AI Site Claims Simulated Conversations With Famous Dead Scientists (aiwriter.app) 32
Slashdot reader shirappu writes:
AI|Writer is an experiment in which artificial intelligence is used to simulate both real and fictitious famous personalities through written correspondence. Users can ask questions and receive explanations from simulated versions of Isaac Newton, Alfred Hitchcock, Marie Curie, Mary Shelley, and many more.
The Next Web calls it "a new experiment by magician and novelist Andrew Mayne," pointing out that it's using OpenAI's new text generator API. Other simulated conversations include Ada Lovelace, Alan Turing, Stephen Hawking, Richard Feynman, Isaac Asimov, Benjamin Franklin, and even Edgar Allen Poe.
"We have all kinds of theoretical ideas about AI and what counts as real or not," Mayne said on Twitter, "however I think you just have to be pragmatic and just ask: What can it do? I think this gets lost in a lot of discussions about AI. The end goal isn't a witty chatbot. It's to expand our knowledge."
There's a wait list for access to the site "so we can make sure everything works right and we don't accidentally create Skynet," Mayne jokes on Twitter. But assuming this isn't another magic trick, The Next Web is already reporting on some of the early results: The system first works out the purpose of the message and the intended recipient by searching for patterns in the text. It then uses the API's internal knowledge of that person to guess how they would respond in their written voice. The digitized characters can answer questions about their work, explain scientific theories, or offer their opinions. For example, Marie Curie gave a lesson on radiation, H.G. Wells revealed his inspiration for The Time Machine, while Alfred Hitchcock compared Christopher Nolan's Interstellar to Stanley Kubrick's 2001...
The characters could also compare their own eras with the present day... Mayne says the characters did well with historical facts, but could be "quite erratic with matters of opinion" and "rarely reply to the same question in the same way." He demonstrated these variations by asking both Newton and Gottfried Leibniz who invented calculus. "Newton almost always insists that he invented Calculus alone and is pretty brusque about it," Mayne wrote on his website. "Leibniz sometimes says he did. Other times he'll be vague." At one point, Leibniz even threatened to kill Mayne if he tried to take the credit for the discovery.

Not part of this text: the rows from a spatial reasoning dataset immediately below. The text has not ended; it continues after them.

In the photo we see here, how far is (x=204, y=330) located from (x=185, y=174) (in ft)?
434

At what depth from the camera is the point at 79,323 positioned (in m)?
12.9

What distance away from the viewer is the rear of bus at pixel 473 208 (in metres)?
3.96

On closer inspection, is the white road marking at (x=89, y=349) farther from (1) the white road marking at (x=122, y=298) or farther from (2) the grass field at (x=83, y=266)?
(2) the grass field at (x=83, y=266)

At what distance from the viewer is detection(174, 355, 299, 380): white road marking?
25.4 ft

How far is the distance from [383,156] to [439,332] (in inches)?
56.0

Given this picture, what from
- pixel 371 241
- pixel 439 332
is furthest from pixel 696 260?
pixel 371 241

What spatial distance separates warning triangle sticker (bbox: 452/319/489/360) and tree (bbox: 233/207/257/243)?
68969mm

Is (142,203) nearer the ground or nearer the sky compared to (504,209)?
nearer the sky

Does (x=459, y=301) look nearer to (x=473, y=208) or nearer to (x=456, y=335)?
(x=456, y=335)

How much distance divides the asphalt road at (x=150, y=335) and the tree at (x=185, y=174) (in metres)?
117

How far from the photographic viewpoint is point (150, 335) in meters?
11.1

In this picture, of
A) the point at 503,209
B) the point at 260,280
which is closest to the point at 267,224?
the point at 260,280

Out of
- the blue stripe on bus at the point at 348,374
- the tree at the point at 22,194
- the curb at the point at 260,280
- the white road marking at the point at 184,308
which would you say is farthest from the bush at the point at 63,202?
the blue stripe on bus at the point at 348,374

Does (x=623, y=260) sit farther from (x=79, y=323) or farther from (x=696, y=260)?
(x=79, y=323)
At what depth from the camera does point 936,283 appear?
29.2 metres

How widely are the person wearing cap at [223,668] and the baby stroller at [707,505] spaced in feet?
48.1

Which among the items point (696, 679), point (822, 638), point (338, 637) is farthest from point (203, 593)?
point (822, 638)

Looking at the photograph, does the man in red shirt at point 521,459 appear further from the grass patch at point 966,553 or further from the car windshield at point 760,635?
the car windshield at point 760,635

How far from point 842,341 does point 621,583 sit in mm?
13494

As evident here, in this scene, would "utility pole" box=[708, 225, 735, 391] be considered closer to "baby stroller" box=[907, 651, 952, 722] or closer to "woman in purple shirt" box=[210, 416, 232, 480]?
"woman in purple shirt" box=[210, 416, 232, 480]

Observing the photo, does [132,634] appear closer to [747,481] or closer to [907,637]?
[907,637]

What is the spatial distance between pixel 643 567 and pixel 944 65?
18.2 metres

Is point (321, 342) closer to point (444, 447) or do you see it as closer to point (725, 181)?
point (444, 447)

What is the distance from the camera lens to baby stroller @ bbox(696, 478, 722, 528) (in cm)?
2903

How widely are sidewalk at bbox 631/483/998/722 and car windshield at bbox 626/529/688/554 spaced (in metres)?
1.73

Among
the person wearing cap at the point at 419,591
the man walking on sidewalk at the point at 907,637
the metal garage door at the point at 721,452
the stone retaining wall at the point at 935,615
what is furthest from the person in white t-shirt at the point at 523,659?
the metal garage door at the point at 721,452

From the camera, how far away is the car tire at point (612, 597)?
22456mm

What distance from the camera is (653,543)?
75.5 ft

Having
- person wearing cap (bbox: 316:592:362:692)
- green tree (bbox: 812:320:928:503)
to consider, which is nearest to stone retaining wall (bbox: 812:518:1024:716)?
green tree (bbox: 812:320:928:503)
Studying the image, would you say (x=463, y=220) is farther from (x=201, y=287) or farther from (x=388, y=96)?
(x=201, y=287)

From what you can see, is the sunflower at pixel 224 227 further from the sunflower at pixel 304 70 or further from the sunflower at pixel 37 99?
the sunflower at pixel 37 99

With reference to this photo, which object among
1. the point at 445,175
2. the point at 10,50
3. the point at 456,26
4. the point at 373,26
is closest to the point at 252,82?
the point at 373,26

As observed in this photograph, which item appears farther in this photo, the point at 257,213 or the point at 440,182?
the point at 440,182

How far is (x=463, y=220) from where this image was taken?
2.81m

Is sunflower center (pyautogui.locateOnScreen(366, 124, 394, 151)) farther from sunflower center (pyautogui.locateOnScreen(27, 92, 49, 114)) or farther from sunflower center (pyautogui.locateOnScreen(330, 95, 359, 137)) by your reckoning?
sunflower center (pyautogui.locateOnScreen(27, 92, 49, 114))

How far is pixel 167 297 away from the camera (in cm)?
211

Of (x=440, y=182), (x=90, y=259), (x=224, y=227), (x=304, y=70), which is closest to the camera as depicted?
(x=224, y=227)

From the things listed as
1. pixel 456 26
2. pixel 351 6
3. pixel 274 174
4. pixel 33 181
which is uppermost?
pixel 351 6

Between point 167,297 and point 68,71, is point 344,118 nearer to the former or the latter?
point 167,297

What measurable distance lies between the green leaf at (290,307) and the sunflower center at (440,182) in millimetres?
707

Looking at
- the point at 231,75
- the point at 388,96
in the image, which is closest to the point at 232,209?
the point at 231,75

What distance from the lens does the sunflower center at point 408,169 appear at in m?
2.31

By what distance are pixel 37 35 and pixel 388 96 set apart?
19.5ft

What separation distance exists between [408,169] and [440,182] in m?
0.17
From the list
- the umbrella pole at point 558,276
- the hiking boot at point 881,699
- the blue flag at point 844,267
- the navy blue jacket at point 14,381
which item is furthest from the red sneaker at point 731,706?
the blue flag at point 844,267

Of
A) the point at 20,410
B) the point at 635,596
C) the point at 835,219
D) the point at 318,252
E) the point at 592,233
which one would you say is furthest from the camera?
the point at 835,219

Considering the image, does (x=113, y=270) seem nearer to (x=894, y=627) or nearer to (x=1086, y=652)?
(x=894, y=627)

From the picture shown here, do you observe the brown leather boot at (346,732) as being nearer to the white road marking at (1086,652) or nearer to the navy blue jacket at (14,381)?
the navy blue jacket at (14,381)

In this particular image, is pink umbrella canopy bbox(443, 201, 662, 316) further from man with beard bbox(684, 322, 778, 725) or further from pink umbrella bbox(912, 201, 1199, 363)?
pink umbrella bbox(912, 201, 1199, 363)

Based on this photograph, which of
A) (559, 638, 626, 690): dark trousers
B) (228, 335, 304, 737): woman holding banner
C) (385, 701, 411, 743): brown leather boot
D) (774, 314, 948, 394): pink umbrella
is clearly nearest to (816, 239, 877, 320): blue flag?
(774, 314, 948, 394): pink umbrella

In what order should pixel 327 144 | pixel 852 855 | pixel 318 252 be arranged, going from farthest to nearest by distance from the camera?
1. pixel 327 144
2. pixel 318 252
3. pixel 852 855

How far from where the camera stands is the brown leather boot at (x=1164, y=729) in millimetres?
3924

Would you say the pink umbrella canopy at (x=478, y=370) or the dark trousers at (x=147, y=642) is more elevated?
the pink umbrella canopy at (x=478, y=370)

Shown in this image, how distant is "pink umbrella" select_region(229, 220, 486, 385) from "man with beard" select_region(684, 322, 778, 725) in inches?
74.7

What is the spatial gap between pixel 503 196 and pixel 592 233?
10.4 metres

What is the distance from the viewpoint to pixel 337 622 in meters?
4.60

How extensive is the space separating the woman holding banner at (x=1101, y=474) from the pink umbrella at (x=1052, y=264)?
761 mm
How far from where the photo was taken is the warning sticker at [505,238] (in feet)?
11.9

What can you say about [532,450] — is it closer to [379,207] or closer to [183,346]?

As well as historical figures, the system can respond in the voice of fictional characters. In fact, Mayne says the most "touching" message he's received was this reply from the Incredible Hulk.
Another conversation shows Bruce Wayne's response when asked to make a donation to support freeing the Joker...
The Next Web calls it "a new experiment by magician and novelist Andrew Mayne," pointing out that it's using OpenAI's new text generator API. Other simulated conversations include Ada Lovelace, Alan Turing, Stephen Hawking, Richard Feynman, Isaac Asimov, Benjamin Franklin, and even Edgar Allen Poe.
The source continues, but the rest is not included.